Unfortunately, even the truest truth is usually inconvenient, like an overly honest co-worker at work or a child who repeats to his mother that Daddy gulped down another lady's ass. The truth itself is dangerous, it breaks up relationships, undermines certainties and takes away meaning. Our aspirations, our investments and worldviews can collapse under its influence, and then what? No one will want to build office buildings anymore, buy fast fashion, drink Coca-Cola, donate on the tray, eat Nestle products and do the millions of things that spin our world. Capitalism and Chinese quasi-communism will collapse, churches, stadiums, art galleries and casinos will be deserted. We can't let that happen!
Consistency and moral integrity sound great in leadership courses, but not in the real world. Let's be ourselves. Let's be hypocritical, bipartisan and even multi-political. Let's pay homage to principles we don't follow ourselves.
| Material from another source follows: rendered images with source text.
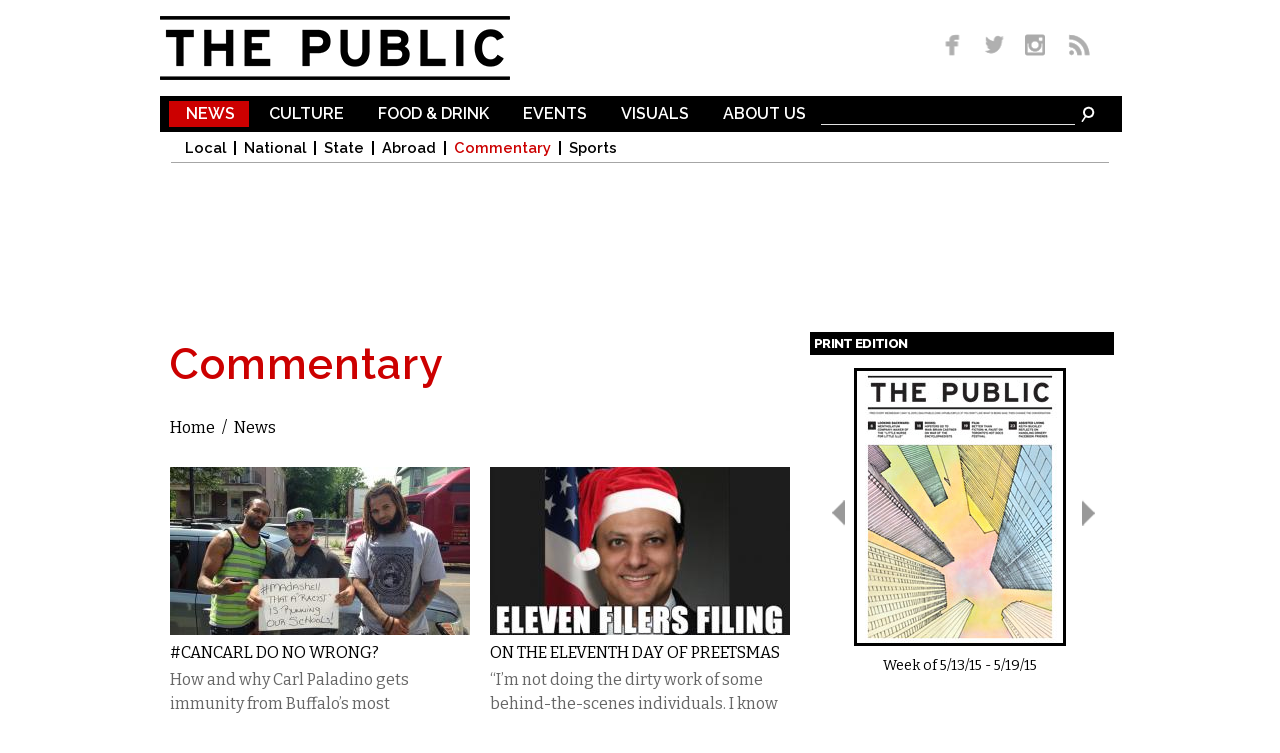

--- FILE ---
content_type: text/html; charset=utf-8
request_url: https://www.google.com/recaptcha/api2/aframe
body_size: 267
content:
<!DOCTYPE HTML><html><head><meta http-equiv="content-type" content="text/html; charset=UTF-8"></head><body><script nonce="j1NMClx_9S3SDjhDtUrLpw">/** Anti-fraud and anti-abuse applications only. See google.com/recaptcha */ try{var clients={'sodar':'https://pagead2.googlesyndication.com/pagead/sodar?'};window.addEventListener("message",function(a){try{if(a.source===window.parent){var b=JSON.parse(a.data);var c=clients[b['id']];if(c){var d=document.createElement('img');d.src=c+b['params']+'&rc='+(localStorage.getItem("rc::a")?sessionStorage.getItem("rc::b"):"");window.document.body.appendChild(d);sessionStorage.setItem("rc::e",parseInt(sessionStorage.getItem("rc::e")||0)+1);localStorage.setItem("rc::h",'1769281272570');}}}catch(b){}});window.parent.postMessage("_grecaptcha_ready", "*");}catch(b){}</script></body></html>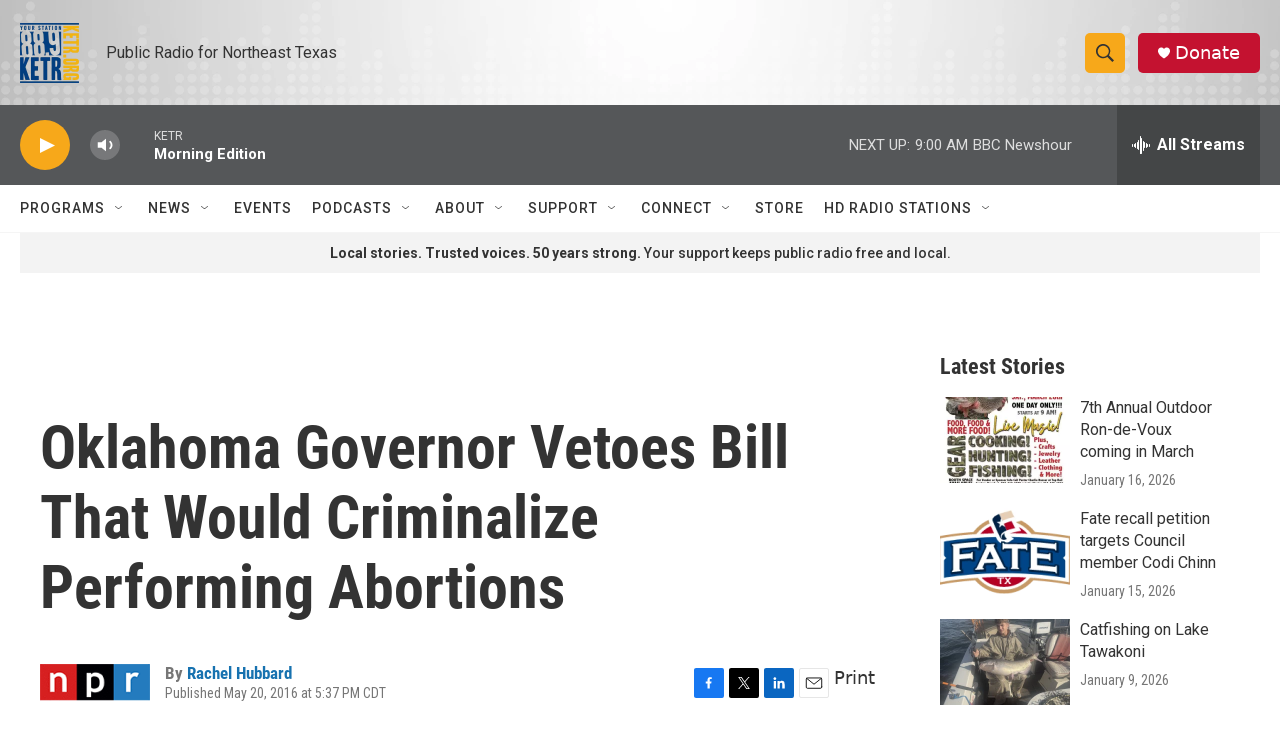

--- FILE ---
content_type: text/html; charset=utf-8
request_url: https://www.google.com/recaptcha/api2/aframe
body_size: 268
content:
<!DOCTYPE HTML><html><head><meta http-equiv="content-type" content="text/html; charset=UTF-8"></head><body><script nonce="QKo7R_TJgPYIRfpiHnqfRw">/** Anti-fraud and anti-abuse applications only. See google.com/recaptcha */ try{var clients={'sodar':'https://pagead2.googlesyndication.com/pagead/sodar?'};window.addEventListener("message",function(a){try{if(a.source===window.parent){var b=JSON.parse(a.data);var c=clients[b['id']];if(c){var d=document.createElement('img');d.src=c+b['params']+'&rc='+(localStorage.getItem("rc::a")?sessionStorage.getItem("rc::b"):"");window.document.body.appendChild(d);sessionStorage.setItem("rc::e",parseInt(sessionStorage.getItem("rc::e")||0)+1);localStorage.setItem("rc::h",'1768915618503');}}}catch(b){}});window.parent.postMessage("_grecaptcha_ready", "*");}catch(b){}</script></body></html>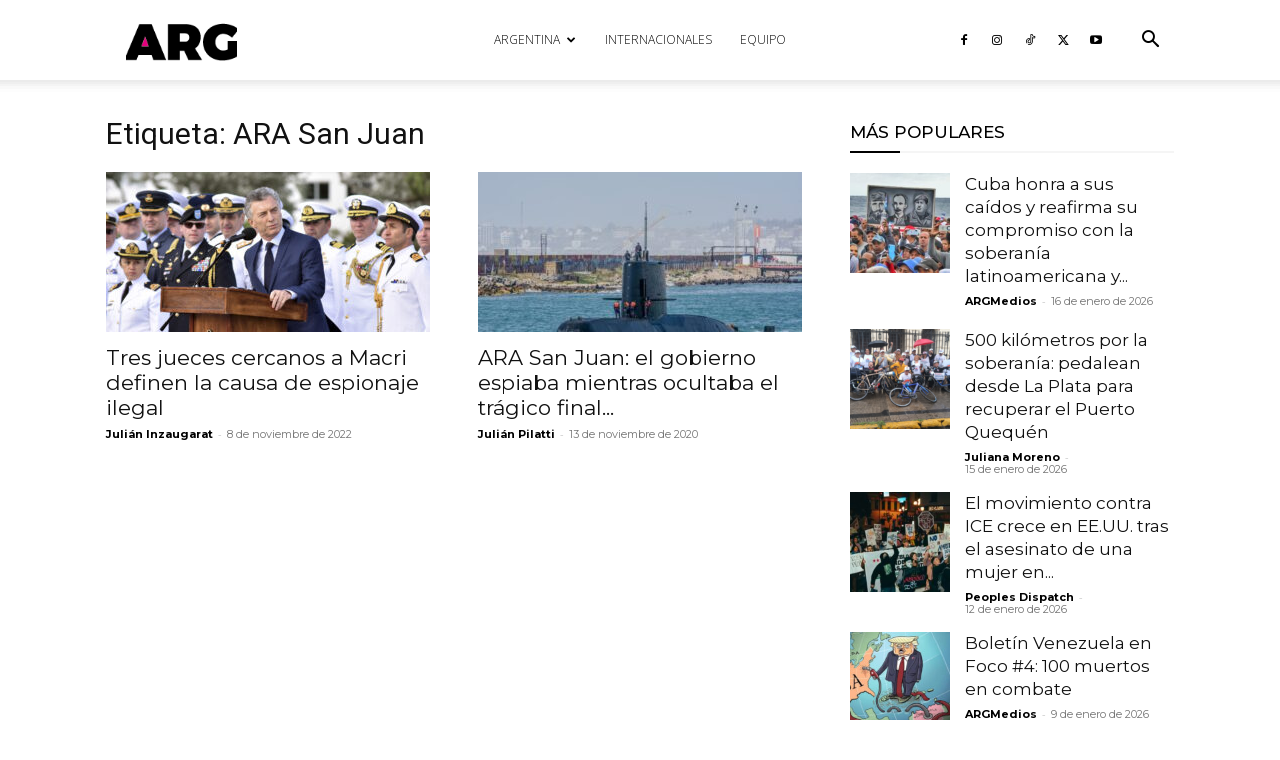

--- FILE ---
content_type: text/html; charset=utf-8
request_url: https://www.google.com/recaptcha/api2/aframe
body_size: 267
content:
<!DOCTYPE HTML><html><head><meta http-equiv="content-type" content="text/html; charset=UTF-8"></head><body><script nonce="KAjLZsnh7yIgBB45XJOo3g">/** Anti-fraud and anti-abuse applications only. See google.com/recaptcha */ try{var clients={'sodar':'https://pagead2.googlesyndication.com/pagead/sodar?'};window.addEventListener("message",function(a){try{if(a.source===window.parent){var b=JSON.parse(a.data);var c=clients[b['id']];if(c){var d=document.createElement('img');d.src=c+b['params']+'&rc='+(localStorage.getItem("rc::a")?sessionStorage.getItem("rc::b"):"");window.document.body.appendChild(d);sessionStorage.setItem("rc::e",parseInt(sessionStorage.getItem("rc::e")||0)+1);localStorage.setItem("rc::h",'1768968627199');}}}catch(b){}});window.parent.postMessage("_grecaptcha_ready", "*");}catch(b){}</script></body></html>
Let us dutifully declare and promise various things, fulfilling only as much as convention or the sclerosis of those to whom we promise. We aristocrats and bourgeois remaining in officially sanctified and parallel unofficial relationships. We peasants politely attending church and spitting outside its gates at the mention of the pastor's grief. We who wait to be bribed with our own money in modern democracies. We followers of political correctness, the blade of which should not touch ourselves and our privileges. That's what we've always been good at, and let's stick to it.